Why does this matter? Because in their zeal to generate negative headlines for the oil and gas industry, and boost their campaign to ban domestic energy production, the activists who claimed to be working in the name of public health ignored, minimized and distracted the public and the news media from much more likely – and urgent – threats to public health. And not for nothing, at Energy In Depth, we’ve seen precisely the same tactics used before by activists in the Eastern states after flood-related disasters.

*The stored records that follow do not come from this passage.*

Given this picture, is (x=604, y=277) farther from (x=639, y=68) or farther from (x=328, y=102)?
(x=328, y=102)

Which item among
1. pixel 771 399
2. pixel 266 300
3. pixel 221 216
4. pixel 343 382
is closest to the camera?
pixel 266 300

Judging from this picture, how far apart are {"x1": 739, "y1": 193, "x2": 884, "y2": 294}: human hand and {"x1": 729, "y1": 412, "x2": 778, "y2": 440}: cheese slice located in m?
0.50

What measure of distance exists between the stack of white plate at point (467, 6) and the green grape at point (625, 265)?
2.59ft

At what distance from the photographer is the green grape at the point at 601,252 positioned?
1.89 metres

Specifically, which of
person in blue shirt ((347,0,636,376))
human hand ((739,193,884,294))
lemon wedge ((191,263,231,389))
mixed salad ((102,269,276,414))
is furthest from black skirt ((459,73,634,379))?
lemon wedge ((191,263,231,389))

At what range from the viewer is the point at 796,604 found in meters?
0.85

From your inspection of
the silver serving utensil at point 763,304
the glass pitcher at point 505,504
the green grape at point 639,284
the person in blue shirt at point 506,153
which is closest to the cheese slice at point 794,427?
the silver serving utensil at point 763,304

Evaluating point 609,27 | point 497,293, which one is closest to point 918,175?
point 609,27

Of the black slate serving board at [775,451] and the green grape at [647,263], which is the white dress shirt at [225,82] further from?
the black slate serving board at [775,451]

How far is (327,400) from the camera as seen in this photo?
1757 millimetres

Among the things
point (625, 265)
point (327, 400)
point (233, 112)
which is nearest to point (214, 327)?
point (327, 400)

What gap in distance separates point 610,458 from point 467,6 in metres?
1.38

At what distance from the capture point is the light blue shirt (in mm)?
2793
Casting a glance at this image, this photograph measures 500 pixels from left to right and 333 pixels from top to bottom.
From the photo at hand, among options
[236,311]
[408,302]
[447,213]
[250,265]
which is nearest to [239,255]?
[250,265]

Instead of waiting for the extent of the damage to become clear, the activists engaged in reckless speculation in the middle of an unfolding natural disaster. Even worse, they accused anyone who questioned their aggressive PR campaign – including the news media – of engaging in a cover up.

As Energy In Depth has noted before, the men, women and families of Colorado’s oil and gas industry take the tragedy and devastation from the recent floods very seriously. Once the environmental impacts from damaged oil and gas facilities are fully assessed, the industry will take responsibility for them, because we strive to be good neighbors, and because the law requires it.

We are held accountable for what we say and do, and we welcome that accountability. Perhaps one day, we can hope the activists will also be held accountable for the things they say and do.